Opinion for the Court filed by Circuit Judge ROGERS.
This appeal challenges an opinion and order of the Securities and Exchange Commission denying two certified public accountants the privilege of practicing before the Commission. It revisits the question of whether the Commission has articulated a clear standard for a finding of “improper professional conduct” under Rule 102(e) of its Rules of Practice, 17 C.F.R. § 201.102(e). We conclude that the 'lack of clarity identified in the two
Checkosky v. SEC
opinions of the court,
I.
Michael Marrie and Brian Berry, as employees of the accounting firm, Coopers & Lybrand LLP (“Coopers”), acted as engagement partner and manager, respectively, for Coopers’ 1994 audit of California Micro Devices, Inc. (“Cal Micro”), which designs, manufactures, and distributes electric circuits and semiconductors. As engagement partner and engagement manager, Marrie and Berry were responsible for ensuring that the 1994 fiscal year audit *1199 of Cal Micro was conducted in accordance with generally accepted auditing standards (“GAAS”), and that the financial statements filed with the Securities and Exchange Commission were in conformity with generally accepted accounting principles (“GAAP”). They prepared an audit plan and began field work in July 1994, and on September 29, 1994, filed with the Commission the company’s Form 10-K annual financial report for the fiscal year ending June 30,1994.
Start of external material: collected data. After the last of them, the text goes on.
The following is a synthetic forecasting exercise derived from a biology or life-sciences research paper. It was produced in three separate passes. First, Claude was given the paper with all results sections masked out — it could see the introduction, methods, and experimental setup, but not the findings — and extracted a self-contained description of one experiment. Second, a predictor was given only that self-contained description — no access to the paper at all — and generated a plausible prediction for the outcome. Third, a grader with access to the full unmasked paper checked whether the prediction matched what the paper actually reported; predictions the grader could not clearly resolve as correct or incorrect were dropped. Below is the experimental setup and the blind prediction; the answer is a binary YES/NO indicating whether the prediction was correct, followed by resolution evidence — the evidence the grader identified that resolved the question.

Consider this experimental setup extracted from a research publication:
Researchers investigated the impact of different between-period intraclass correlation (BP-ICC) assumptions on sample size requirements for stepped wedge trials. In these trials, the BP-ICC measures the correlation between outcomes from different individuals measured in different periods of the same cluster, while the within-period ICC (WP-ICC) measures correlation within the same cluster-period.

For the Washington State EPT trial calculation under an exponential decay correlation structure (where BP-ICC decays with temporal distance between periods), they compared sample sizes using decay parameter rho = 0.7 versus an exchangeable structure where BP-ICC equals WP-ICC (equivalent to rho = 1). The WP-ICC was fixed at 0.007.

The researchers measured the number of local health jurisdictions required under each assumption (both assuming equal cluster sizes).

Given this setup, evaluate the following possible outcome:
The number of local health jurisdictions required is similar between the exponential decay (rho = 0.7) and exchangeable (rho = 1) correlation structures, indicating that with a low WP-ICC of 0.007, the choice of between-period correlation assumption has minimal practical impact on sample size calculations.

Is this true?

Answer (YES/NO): NO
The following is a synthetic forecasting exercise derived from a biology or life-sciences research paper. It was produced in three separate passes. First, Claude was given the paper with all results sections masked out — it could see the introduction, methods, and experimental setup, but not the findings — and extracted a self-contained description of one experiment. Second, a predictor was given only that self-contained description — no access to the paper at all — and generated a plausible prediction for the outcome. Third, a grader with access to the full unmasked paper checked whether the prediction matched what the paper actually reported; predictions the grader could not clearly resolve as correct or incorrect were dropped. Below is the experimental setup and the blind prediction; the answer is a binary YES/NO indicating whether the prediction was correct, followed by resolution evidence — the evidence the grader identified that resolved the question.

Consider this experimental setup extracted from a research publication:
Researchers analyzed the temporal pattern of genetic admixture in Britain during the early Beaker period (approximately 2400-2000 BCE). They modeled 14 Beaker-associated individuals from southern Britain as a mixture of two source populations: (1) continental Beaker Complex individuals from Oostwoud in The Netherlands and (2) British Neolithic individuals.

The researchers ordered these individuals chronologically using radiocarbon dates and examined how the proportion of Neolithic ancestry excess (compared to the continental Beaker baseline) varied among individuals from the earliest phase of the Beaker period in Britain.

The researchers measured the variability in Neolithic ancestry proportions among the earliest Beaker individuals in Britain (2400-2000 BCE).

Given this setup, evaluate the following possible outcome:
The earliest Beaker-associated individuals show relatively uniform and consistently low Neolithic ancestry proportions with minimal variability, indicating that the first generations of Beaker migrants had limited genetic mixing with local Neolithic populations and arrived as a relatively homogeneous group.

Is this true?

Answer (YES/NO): NO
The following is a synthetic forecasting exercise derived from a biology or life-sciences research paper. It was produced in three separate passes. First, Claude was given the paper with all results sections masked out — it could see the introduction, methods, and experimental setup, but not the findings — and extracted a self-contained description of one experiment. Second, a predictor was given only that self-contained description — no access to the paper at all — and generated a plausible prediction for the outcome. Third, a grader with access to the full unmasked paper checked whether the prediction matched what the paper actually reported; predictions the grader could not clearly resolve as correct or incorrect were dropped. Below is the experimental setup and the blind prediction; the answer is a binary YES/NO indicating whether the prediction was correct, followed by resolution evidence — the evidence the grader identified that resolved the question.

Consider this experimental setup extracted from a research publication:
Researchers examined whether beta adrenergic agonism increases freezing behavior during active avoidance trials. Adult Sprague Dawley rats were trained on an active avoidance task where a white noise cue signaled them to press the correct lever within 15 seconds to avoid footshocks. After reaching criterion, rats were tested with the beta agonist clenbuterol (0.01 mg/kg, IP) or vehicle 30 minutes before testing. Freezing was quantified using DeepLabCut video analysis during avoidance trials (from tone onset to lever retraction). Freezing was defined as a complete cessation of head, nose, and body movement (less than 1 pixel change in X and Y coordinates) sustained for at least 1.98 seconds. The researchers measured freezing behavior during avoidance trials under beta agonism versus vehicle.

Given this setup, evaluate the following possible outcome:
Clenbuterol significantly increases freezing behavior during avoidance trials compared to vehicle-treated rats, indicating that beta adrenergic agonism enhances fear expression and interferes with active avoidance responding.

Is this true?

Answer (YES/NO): NO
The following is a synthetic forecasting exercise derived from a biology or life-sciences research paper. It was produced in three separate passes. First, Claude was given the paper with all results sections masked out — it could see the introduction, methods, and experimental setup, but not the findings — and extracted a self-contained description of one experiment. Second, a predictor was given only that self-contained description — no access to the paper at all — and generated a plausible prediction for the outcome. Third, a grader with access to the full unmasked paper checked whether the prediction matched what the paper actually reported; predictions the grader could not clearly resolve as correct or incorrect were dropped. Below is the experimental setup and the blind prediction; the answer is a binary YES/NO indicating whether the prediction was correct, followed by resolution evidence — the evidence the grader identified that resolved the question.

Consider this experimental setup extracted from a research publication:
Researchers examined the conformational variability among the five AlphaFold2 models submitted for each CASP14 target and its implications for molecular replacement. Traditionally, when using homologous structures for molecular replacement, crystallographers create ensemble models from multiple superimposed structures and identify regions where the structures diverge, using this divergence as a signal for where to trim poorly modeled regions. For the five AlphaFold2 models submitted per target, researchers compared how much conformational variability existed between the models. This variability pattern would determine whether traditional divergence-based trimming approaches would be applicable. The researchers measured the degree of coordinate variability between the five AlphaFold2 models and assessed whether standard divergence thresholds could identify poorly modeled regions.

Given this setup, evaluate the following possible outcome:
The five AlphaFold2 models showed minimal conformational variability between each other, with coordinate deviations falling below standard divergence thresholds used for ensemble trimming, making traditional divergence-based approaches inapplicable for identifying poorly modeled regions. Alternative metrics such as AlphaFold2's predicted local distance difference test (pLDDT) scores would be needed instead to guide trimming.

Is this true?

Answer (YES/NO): YES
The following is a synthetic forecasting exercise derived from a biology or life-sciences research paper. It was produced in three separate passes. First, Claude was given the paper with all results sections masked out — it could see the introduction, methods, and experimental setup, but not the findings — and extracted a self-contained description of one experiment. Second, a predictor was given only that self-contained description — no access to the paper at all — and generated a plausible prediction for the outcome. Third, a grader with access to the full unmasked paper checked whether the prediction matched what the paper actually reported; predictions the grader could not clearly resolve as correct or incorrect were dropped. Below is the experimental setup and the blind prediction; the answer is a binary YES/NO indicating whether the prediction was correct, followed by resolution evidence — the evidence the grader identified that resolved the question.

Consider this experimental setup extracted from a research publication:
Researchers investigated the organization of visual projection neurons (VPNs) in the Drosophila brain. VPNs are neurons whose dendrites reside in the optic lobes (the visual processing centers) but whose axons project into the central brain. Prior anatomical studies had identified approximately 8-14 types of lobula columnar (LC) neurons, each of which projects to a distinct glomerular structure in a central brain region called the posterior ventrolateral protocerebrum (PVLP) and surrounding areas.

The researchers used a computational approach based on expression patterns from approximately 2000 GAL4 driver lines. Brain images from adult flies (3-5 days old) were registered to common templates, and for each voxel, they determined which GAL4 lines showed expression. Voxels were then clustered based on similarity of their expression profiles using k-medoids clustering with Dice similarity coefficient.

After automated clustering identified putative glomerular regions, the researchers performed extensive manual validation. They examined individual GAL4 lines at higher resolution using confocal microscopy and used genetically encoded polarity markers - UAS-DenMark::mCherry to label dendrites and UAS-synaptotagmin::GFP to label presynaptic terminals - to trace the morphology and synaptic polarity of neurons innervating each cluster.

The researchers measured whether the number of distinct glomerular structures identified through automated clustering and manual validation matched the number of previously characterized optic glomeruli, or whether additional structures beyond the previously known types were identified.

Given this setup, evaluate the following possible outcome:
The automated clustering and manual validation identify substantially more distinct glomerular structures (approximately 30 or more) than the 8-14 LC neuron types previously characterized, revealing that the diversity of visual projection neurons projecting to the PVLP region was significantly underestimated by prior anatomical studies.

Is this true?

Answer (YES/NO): NO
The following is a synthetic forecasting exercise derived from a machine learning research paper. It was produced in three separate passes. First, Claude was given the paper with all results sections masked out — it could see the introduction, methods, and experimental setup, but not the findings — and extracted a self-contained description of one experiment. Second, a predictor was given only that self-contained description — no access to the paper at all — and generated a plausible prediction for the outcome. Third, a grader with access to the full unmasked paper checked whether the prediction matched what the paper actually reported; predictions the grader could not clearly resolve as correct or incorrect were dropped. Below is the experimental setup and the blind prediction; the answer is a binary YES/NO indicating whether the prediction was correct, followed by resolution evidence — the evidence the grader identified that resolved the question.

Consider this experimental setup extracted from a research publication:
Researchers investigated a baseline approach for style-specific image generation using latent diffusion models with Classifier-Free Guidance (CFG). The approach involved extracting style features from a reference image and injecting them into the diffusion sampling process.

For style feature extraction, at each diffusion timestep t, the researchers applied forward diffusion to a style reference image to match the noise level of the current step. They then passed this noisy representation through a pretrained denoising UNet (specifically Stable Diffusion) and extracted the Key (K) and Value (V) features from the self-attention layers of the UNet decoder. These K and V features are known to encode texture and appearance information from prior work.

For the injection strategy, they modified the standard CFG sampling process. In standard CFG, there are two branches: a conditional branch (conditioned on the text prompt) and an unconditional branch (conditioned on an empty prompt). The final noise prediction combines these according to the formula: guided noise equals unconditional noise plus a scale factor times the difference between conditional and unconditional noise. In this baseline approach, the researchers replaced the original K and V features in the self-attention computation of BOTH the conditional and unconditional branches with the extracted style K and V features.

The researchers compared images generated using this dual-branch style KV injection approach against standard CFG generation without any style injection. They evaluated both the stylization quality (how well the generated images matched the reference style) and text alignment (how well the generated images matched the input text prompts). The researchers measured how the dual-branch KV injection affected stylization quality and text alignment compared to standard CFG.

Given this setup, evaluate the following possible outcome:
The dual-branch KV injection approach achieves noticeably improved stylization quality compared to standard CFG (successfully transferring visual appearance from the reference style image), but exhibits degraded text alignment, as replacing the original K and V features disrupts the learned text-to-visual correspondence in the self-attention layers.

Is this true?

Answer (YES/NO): NO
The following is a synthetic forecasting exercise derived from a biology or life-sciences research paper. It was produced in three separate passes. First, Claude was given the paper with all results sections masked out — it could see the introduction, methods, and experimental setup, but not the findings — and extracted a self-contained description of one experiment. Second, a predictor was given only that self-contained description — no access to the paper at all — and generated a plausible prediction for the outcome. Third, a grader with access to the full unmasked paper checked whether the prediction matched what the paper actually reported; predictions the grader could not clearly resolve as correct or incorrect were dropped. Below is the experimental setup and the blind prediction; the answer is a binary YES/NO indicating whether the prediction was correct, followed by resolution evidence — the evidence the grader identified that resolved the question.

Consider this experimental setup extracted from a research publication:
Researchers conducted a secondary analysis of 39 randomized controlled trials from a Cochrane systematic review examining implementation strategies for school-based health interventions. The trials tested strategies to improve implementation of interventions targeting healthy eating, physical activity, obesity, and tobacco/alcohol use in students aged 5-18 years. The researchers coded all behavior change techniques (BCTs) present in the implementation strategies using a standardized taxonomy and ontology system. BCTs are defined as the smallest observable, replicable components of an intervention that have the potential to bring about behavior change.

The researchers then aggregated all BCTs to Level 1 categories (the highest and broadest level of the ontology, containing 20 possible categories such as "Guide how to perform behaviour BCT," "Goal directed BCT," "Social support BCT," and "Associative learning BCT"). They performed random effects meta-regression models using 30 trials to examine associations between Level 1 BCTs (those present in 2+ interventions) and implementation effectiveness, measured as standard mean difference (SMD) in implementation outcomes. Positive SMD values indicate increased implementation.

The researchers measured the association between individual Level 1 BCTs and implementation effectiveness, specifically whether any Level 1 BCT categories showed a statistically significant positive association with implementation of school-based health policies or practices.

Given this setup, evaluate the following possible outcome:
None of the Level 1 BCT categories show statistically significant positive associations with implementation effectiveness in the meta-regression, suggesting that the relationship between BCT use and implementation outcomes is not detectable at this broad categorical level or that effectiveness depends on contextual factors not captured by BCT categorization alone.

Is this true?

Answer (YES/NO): NO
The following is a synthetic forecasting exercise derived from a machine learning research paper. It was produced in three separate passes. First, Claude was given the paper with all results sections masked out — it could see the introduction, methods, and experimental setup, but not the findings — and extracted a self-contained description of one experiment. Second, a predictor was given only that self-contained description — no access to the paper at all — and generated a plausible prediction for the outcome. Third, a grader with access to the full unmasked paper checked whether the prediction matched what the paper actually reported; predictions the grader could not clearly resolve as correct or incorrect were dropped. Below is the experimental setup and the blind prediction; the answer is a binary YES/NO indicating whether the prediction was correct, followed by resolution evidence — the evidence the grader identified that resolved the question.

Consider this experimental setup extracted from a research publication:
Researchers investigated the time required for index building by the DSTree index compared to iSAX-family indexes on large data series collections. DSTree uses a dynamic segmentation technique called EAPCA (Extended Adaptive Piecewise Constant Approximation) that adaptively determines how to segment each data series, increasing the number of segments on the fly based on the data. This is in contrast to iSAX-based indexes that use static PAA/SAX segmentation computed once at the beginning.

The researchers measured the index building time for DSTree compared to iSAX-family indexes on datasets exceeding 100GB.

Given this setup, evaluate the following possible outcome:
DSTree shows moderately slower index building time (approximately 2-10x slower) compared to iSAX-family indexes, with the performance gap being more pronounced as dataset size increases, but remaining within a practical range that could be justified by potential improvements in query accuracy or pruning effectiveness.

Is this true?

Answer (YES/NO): NO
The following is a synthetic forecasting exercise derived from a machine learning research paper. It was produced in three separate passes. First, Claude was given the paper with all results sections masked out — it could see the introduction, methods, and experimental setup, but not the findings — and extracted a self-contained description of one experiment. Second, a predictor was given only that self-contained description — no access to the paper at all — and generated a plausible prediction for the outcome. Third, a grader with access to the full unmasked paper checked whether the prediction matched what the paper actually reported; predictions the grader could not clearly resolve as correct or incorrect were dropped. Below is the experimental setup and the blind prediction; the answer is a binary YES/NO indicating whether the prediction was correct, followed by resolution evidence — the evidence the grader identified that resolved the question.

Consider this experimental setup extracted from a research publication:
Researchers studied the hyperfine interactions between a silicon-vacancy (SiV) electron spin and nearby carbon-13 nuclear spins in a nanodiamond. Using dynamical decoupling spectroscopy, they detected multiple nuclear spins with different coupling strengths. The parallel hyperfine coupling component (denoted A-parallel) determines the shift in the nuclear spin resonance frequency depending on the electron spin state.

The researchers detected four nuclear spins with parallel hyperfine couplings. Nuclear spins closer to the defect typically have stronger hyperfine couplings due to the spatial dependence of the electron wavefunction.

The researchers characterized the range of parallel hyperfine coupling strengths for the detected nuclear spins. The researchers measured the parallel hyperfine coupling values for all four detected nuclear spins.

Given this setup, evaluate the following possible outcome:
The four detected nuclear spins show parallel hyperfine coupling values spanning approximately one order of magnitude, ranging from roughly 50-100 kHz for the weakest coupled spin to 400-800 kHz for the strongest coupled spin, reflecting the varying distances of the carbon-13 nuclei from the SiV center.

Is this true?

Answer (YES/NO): NO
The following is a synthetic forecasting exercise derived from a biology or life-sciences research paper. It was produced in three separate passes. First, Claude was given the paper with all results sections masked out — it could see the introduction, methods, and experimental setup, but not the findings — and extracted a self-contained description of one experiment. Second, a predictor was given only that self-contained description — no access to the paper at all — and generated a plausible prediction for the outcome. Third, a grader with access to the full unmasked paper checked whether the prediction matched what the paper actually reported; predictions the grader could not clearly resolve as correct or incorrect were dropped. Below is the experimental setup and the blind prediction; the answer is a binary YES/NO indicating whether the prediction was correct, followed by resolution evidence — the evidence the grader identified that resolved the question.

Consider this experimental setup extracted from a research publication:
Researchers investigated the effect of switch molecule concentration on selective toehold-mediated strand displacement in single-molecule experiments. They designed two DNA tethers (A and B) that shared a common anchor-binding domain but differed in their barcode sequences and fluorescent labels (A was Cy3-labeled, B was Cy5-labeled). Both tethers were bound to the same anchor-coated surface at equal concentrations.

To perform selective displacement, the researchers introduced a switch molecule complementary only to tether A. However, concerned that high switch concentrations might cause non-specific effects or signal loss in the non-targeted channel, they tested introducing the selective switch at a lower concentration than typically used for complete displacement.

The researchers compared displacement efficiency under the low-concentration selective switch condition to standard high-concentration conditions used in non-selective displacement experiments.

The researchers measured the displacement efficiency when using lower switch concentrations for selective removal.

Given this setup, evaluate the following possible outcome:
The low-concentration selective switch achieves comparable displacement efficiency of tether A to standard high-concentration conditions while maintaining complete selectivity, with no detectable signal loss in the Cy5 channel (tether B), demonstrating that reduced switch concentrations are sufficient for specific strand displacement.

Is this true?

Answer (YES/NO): NO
Marrie and Berry conducted the audit against a backdrop of massive financial reporting fraud by Cal Micro, unknown to the accountants. The Commission found that in fiscal year 1994, the company fraudulently recognized revenue and receivables for the sale of unshipped or nonexistent products, even though its stated policy was to recognize revenue for products оnly upon shipment to customers; falsified sales records, invoices, and shipping documents, such as shipping merchandise to fictitious customers; and improperly overstated net assets and income, while understating net loss. Cal Micro had attempted to make reported revenues as high as possible in order to maintain the impression of growth after it had lost one of its major customers, Apple Computer Inc., which had accounted for 32% of the company’s total product sales the prior year. To avoid detection for improper revenue recognition, Cal Micro’s management attempted to “clean” the company’s books before the end of the fiscal year, informing Marrie and Berry that it had decided to issue approximately $12 million in credit to “write off’ certain accounts receivable. On August 4, 1994, however, Cal Micro issued a press release announcing its net income and earnings for the fourth quarter of 1994, and stated that it was writing off $8.3 million, not $12 million of accounts receivable, $1.3 million of which was written off as bad debt expense. Because amounts written off for returned products would be deducted directly from reported revenues, while amounts written off as bad debt would be treated as expenses and would not decrease reported revenues, Cal Micro attempted to maximize the portion of the write-off allocated to bad debt expense. Following the August 4,1994 press release, however, Cal Miсro’s stock price dropped and shareholders brought a lawsuit alleging accounting improprieties.
Regardless, on August 25, 1994, Marrie and Berry, on behalf of Coopers, presented their independent accountants’ report addressed to Cal Micro’s shareholders and directors, stating that Cal Micro’s financial statements complied with GAAP and that the audit had been conducted in accordance with GAAS. Following an independent investigation, Cal Micro filed a revised financial report with the Commission on February 6, 1995, showing a net loss of $15.2 million instead of earnings of $5 million, total revenue of $30.1 million rather than the previously reported $45.3 million, accounts receivable of $6.3 million instead of $16.9 million, $5.1 million in inventories instead of $13.9 million, and net property and equipment of $7.4 million instead of the previously reported $10.4 million.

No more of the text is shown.